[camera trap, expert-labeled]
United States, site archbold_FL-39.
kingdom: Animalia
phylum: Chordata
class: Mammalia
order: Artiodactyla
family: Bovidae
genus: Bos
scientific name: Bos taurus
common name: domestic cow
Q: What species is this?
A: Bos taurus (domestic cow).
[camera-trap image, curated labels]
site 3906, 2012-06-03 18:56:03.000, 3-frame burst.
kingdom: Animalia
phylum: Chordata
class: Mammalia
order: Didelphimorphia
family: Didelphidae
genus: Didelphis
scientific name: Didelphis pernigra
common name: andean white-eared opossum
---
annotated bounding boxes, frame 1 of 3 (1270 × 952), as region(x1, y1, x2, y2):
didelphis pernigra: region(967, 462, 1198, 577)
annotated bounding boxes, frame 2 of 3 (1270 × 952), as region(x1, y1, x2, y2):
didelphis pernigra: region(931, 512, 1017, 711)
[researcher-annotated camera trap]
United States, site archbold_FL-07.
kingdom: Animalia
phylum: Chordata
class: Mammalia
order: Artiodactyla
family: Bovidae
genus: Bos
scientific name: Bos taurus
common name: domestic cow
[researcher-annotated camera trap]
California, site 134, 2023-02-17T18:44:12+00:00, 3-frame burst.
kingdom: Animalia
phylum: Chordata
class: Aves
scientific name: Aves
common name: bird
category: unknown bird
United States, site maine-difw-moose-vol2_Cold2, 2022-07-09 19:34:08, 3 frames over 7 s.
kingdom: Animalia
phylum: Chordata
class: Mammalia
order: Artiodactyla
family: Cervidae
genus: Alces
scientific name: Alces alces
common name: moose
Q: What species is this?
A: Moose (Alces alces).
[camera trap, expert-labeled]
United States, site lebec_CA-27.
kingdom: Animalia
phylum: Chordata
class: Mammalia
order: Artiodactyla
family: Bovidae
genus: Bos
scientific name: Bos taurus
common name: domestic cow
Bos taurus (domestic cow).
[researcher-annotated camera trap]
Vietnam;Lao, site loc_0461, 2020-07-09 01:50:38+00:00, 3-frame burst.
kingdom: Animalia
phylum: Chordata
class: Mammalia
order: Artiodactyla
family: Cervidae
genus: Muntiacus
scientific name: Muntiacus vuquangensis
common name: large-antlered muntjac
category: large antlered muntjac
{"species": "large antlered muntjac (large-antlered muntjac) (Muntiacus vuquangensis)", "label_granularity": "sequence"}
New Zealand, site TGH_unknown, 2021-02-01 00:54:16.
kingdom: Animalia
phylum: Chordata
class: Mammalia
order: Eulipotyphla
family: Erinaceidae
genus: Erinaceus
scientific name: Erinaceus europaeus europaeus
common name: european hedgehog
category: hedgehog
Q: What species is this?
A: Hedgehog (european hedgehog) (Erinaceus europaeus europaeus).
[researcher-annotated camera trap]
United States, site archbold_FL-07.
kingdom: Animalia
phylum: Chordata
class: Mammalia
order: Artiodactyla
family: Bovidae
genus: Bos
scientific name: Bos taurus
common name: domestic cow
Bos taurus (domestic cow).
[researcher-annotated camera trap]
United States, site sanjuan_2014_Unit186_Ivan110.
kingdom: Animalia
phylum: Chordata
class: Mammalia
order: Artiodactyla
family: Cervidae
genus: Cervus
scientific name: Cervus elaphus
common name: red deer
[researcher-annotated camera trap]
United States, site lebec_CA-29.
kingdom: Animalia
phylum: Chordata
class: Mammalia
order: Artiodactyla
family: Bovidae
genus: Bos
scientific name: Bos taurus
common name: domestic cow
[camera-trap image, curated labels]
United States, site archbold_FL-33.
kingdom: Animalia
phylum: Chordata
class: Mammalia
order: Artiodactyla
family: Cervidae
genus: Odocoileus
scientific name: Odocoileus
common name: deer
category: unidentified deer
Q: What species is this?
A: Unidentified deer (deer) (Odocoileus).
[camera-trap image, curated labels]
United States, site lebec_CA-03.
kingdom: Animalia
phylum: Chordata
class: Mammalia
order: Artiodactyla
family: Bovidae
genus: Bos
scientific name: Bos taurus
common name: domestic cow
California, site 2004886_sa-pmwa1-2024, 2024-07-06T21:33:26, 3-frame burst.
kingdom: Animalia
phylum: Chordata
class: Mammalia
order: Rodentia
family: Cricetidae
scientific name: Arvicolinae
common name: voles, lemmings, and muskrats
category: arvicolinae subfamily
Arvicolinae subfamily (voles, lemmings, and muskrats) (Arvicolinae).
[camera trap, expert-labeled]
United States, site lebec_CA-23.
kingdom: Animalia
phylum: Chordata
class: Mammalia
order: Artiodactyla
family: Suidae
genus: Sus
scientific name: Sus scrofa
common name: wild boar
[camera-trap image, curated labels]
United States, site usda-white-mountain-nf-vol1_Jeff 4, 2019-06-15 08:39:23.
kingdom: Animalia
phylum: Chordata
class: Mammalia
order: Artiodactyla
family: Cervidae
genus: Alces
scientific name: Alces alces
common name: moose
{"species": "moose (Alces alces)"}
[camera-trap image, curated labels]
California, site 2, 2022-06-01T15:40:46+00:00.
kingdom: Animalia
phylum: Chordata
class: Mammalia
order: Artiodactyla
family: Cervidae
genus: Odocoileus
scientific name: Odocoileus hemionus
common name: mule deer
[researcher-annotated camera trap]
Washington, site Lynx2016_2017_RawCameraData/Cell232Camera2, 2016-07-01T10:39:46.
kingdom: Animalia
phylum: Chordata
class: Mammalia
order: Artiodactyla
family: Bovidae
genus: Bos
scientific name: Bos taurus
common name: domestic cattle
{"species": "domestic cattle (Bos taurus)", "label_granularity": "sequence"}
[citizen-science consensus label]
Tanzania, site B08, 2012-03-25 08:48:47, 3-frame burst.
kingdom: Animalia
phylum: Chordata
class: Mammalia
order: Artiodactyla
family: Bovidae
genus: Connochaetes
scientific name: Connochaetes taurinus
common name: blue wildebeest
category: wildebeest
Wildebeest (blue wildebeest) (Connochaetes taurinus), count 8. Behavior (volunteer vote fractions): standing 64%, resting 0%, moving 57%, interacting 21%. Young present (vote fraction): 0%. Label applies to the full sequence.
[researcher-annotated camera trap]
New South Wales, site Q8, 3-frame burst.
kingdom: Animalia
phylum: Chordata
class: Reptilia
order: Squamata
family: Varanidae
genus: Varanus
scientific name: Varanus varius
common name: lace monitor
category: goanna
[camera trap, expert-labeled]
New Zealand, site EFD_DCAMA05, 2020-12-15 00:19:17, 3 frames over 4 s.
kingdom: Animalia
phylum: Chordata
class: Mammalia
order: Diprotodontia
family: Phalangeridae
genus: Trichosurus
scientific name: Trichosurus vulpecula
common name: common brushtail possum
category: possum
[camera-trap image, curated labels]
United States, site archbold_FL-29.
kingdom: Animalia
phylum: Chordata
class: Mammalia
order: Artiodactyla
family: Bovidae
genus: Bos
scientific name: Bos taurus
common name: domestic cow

• • • • • • •

**How to complete this task:** Copy all lines of the listing above that contain the string "Zealand".

**Result for this task:**
New Zealand, site TGH_unknown, 2021-02-01 00:54:16.
New Zealand, site EFD_DCAMA05, 2020-12-15 00:19:17, 3 frames over 4 s.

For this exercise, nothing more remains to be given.